Problem requirements:
Run through the data and copy out every line that mentions the word "United".

== Supplied material ==

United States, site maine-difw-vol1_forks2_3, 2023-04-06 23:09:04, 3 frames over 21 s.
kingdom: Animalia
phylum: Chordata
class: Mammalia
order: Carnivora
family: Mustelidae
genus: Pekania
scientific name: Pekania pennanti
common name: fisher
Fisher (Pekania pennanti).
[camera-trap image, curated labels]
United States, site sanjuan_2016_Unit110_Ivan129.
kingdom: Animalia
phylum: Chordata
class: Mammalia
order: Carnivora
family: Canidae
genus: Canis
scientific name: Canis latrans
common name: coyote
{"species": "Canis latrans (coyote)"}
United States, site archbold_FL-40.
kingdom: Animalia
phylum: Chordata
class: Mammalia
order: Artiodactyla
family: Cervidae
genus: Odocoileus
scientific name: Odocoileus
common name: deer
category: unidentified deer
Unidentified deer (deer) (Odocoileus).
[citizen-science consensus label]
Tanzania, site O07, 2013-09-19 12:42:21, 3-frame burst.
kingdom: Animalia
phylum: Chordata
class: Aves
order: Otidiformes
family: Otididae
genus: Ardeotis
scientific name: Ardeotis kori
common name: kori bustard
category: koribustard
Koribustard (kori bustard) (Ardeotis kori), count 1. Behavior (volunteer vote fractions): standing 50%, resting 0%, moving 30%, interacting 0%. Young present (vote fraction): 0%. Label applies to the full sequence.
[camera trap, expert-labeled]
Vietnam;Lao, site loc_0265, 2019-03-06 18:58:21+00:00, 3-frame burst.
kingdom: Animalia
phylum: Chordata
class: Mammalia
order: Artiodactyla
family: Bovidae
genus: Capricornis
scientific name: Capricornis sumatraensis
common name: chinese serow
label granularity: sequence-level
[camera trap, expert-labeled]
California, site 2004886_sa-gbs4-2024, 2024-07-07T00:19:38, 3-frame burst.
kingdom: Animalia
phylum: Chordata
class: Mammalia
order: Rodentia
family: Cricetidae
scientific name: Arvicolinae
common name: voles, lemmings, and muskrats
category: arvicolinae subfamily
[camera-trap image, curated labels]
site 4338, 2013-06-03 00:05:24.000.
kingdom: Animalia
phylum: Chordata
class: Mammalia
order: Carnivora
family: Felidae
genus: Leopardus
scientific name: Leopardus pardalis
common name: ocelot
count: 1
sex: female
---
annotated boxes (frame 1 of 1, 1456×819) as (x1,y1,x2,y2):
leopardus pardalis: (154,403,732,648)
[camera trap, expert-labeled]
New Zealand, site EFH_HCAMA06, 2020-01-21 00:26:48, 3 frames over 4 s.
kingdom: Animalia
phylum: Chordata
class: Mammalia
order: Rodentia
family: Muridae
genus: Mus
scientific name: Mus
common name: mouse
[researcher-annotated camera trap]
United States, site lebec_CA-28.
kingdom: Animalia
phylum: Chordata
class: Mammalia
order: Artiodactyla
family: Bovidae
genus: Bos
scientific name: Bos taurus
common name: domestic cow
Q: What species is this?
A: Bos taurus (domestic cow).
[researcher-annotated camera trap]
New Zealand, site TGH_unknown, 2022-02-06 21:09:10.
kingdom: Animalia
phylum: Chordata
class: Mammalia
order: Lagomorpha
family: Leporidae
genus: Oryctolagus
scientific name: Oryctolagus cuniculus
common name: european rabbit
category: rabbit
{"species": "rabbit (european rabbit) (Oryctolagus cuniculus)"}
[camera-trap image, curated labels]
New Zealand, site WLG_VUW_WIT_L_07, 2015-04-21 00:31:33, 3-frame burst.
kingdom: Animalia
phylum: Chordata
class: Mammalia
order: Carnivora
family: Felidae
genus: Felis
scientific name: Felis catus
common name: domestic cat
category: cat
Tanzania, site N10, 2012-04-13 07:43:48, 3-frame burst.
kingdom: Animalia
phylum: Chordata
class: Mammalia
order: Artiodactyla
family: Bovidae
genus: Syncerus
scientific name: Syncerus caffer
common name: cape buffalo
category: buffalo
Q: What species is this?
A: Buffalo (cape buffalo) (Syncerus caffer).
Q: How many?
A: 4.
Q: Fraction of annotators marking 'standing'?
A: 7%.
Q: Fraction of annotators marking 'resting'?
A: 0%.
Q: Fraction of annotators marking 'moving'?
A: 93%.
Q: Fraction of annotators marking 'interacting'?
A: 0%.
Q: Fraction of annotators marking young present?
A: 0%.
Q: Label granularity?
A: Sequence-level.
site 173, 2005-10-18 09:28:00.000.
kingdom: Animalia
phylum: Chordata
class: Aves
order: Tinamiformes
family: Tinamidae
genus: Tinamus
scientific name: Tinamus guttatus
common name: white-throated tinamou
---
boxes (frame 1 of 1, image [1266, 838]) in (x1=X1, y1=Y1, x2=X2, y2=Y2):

===

Answer below:
United States, site maine-difw-vol1_forks2_3, 2023-04-06 23:09:04, 3 frames over 21 s.
United States, site sanjuan_2016_Unit110_Ivan129.
United States, site archbold_FL-40.
United States, site lebec_CA-28.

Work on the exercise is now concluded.